__OBJECTIVE__
Each of the entries should be retyped precisely as it appears.

__DATA SHOWN__
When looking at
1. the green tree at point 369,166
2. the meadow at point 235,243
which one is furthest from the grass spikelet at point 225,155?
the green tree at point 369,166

__ANSWER TO THIS EXERCISE__
When looking at
1. the green tree at point 369,166
2. the meadow at point 235,243
which one is furthest from the grass spikelet at point 225,155?
the green tree at point 369,166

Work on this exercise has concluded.